6098 sayılı TBK"nun 56. maddesi (818 sayılı BK"nun 47. md.) hükmüne göre, hakimin özel halleri göz önünde tutarak manevi zarar adı ile hak sahibine verilmesine karar vereceği bir para tutarı adalete uygun olmalıdır. Manevi tazminat, zarara uğrayanda, manevi huzuru gerçekleştirecek ve tazminata benzer bir fonksiyonu da olan özgün bir nitelik taşır. Manevi tazminat bir ceza olmadığı gibi, mamelek hukukuna ilişkin zararın karşılanmasını da amaç edinmemiştir. Zarar görenin zenginleşmemesi, zarar sorumlusunun da fakirleşmemesi gerekmektedir. Takdir edilecek miktar, mevcut halde elde edilmek istenen tatmin duygusunun etkisine ulaşmak için gerekli olan kadar olmalıdır. 22.6.1976 günlü ve 7/7 sayılı İçtihadı Birleştirme Kararı’nın gerekçesinde takdir edilecek manevi tazminatın tutarını etkileyecek özel hal ve şartlar açıkça gösterilmiştir. Bunlar her olaya göre değişebileceğinden, hakim bu konuda takdir hakkını kullanır iken ona etkili olan nedenleri de karar yerinde objektif ölçülere göre isabetli bir biçimde göstermelidir.
O halde mahkemece, meydana gelen trafik kazası sonucu davacının oğlu olan murisinin ölümü nedeniyle duyulan acı ve elemin kısmen de olsa giderilmesi amacıyla; tarafların sosyal ve ekonomik durumları, ölene olan yakınlığı nedeniyle davacının duyacağı elemin derinliği, davacı murisinin kazanın oluşumunda hiçbir kusurunun bulunmayışı gözönünde tutularak, olay tarihindeki paranın alım gücüne uygun düşen, davacı için hak ve nesafet kuralları çerçevesinde daha ... manevi tazminata hükmedilmesi gerekirken, somut olay ile bağdaşmayan, bir miktar düşük manevi tazminata hükmedilmesi uygun görülmemiş ve kararın bozulması gerekmiştir.

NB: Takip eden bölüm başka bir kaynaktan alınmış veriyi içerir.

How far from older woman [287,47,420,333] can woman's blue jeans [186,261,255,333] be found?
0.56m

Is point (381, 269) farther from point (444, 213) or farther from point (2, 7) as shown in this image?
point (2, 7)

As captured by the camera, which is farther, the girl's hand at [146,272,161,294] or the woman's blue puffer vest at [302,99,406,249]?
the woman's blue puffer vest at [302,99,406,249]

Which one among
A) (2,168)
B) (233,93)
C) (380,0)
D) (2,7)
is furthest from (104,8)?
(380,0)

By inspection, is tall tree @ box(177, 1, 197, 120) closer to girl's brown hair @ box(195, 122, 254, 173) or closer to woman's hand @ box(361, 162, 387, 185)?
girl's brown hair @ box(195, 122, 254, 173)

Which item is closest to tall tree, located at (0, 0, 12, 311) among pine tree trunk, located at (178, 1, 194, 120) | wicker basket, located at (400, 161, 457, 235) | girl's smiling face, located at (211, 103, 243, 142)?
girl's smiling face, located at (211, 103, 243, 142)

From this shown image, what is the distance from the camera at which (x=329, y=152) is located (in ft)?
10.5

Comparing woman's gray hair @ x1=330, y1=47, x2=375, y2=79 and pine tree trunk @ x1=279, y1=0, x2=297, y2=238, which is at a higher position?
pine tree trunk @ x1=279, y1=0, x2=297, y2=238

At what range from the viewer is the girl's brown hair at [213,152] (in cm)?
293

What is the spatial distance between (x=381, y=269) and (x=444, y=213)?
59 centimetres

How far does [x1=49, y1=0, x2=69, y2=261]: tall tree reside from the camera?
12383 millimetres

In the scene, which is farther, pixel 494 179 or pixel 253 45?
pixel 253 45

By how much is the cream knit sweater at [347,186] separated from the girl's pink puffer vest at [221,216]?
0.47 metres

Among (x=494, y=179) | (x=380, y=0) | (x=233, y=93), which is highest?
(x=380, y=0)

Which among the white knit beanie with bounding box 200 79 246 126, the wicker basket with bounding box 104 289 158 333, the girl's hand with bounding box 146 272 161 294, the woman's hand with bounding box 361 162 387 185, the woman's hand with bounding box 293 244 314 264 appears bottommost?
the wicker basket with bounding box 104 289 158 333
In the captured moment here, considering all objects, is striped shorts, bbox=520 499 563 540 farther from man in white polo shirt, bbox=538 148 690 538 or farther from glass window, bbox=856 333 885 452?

SONUÇ : Yukarıda (1) nolu bentte açıklanan nedenlerle, davalı ...Ş. vekilinin yerinde görülmeyen tüm temyiz itirazları ile davacı vekilinin sair temyiz itirazlarının REDDİNE; (2), (3) ve (4) nolu bentlerde açıklanan nedenlerle, davacı vekilinin temyiz itirazlarının kabulü ile hükmün BOZULMASINA; peşin alınan harcın istek halinde temyiz eden davacıya geri verilmesine, aşağıda dökümü yazılı 1.250,14 TL kalan harcın temyiz eden davalı ...
... AŞ"den alınmasına 23/10/2017 gününde oybirliğiyle karar verildi.